Having tagged off, I will just turn quickly to the two issues that Chief Alexis has brought forward and comment on them briefly.
The first issue is the wording of paragraph 14(1)(c). The minister says in his comfort letter that this section is meant to deal with claims relating to the reserve creation process, like the Supreme Court of Canada said in Wewaykum. The committee members at various times have said that's how you understand that as well. Your expert witness, Bryan Schwartz, has said that was the intention of the drafters. So all we're saying there is, why not make it clear? Why not use that language, so there's no possible doubt after the fact?
I know many of you might think, how can a lawyer possibly argue that this wasn't what was intended? Believe me, lawyers are willing to try any kind of argument on for size, and I wouldn't be surprised at all if a Department of Justice lawyer, three years from now or five years from now, says, “So what if the committee on aboriginal peoples thought that's what it meant? It's doesn't use those words, so they must have meant something different.”
We're saying track what everyone knows this section is meant to say. We've provided draft wording, and that can be examined, but let's do what we're intending to do and this should be an easy amendment. It shouldn't be something that takes any time at all. We're just doing what the minister says and what everyone says this section is meant to say. It would bring a lot more comfort than a comfort letter, that's for sure.
On the $150 million cap, I've had the privilege to read through the transcripts of your hearings to date, and I must compliment you on your careful analysis of this legislation. The honourable member for Winnipeg South has asked almost every witness the rhetorical question, wouldn't it free up a lot of time and resources for the government to deal with the big claims, now that we're going to be able to deal with the little claims? There's a lot of sense to that. The trouble is that's not what is happening on the ground.
Canada right now is dealing with the little claims. In B.C. last year, they dealt with about 15 or 16 little claims, some of them less than $100,000. That's good. Those are important claims in their own right. But has that freed up the time and resources of the government to deal with the big claims? Not in Okanagan's case.
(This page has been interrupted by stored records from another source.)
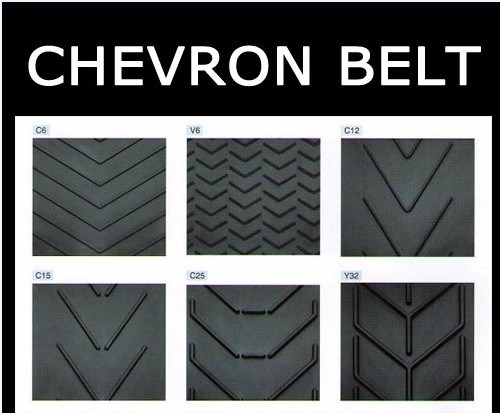 Cheap Patterned Chevron Rubber Conveyor Belt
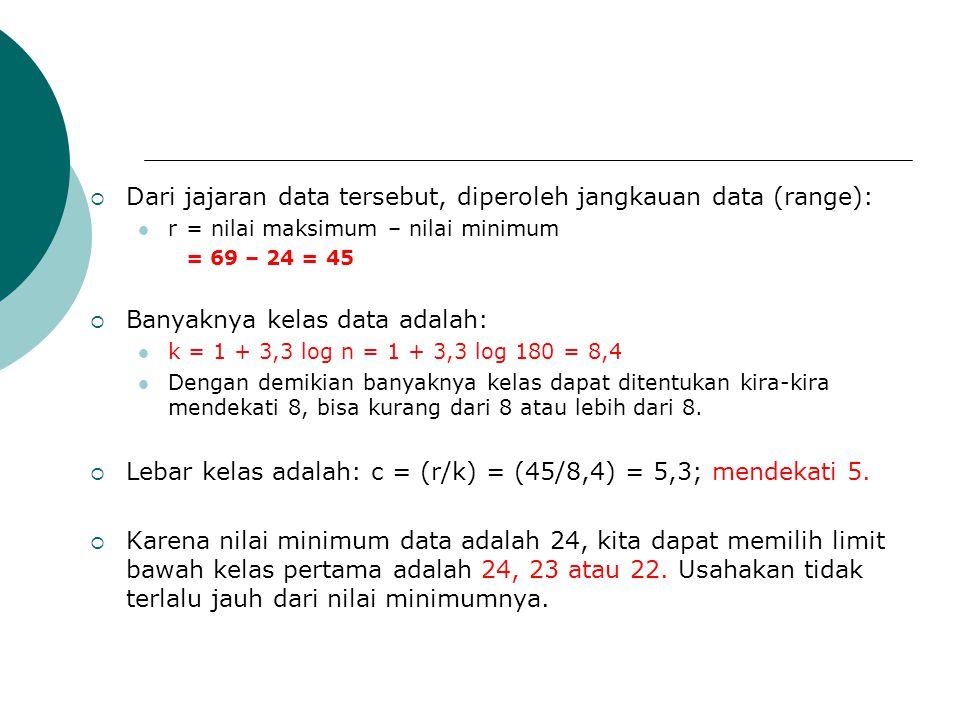  Dari jajaran data tersebut, diperoleh jangkauan data (range): r = nilai maksimum – nilai minimum = 69 – 24 = 45  Banyaknya kelas data adalah: k = 1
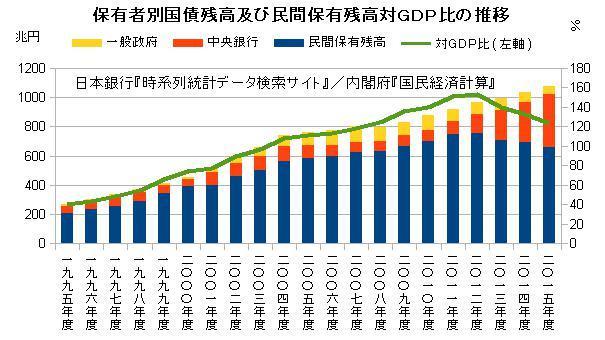 保有者別国債残高及び民間保有残高対GDP比の推移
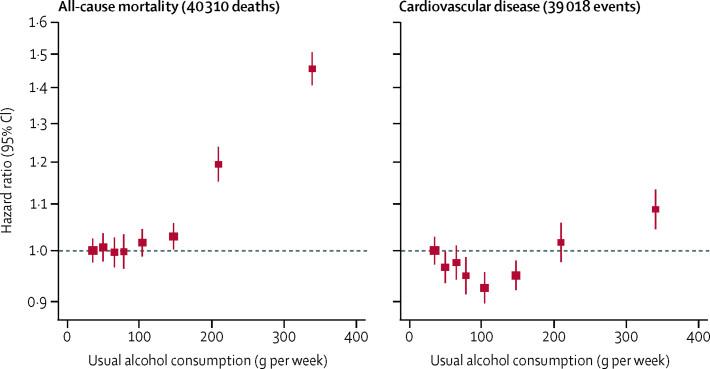 アルコールの量と死亡率の関係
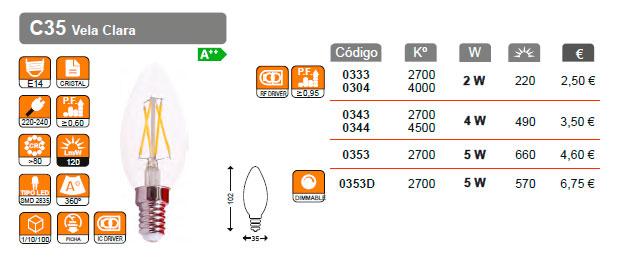 serie filamento c35 clara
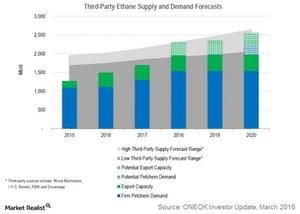 uploads///third party ethane supply and demand forecasts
In Okanagan's case, they've submitted a 70-page legal opinion, and the government's response has been that they'll pull out of negotiations, after agreeing to negotiate. The Okanagan sends in a supplementary legal opinion, and the government provides a second opinion: “No, we won't negotiate.” And there's no appeal; there's no appeal process. They can't go to the Indian Claims Commission, because that route has been shut down, and they can't go to the tribunal because of the cap.
We hear there's going to be a new process, the cabinet process, but can we get into that? Well, no, the choice is the minister's, and the minister is the one who has closed the door. So it's like Alice in Wonderland. There's jam yesterday and jam tomorrow, but never jam today. That puts Minister Strahl into the role of the Queen of Hearts, and I'm sure he doesn't want to sit in that role.
If we can either eliminate the cap and have claims paid out according to what they're worth, or have the tribunal simply look at the claim and tell the government, “It's valid, and you should go to the negotiating table”.... It's the second-best solution, but it's a whole lot better than closing every door that's available to a first nation to have its claims heard on legal principles.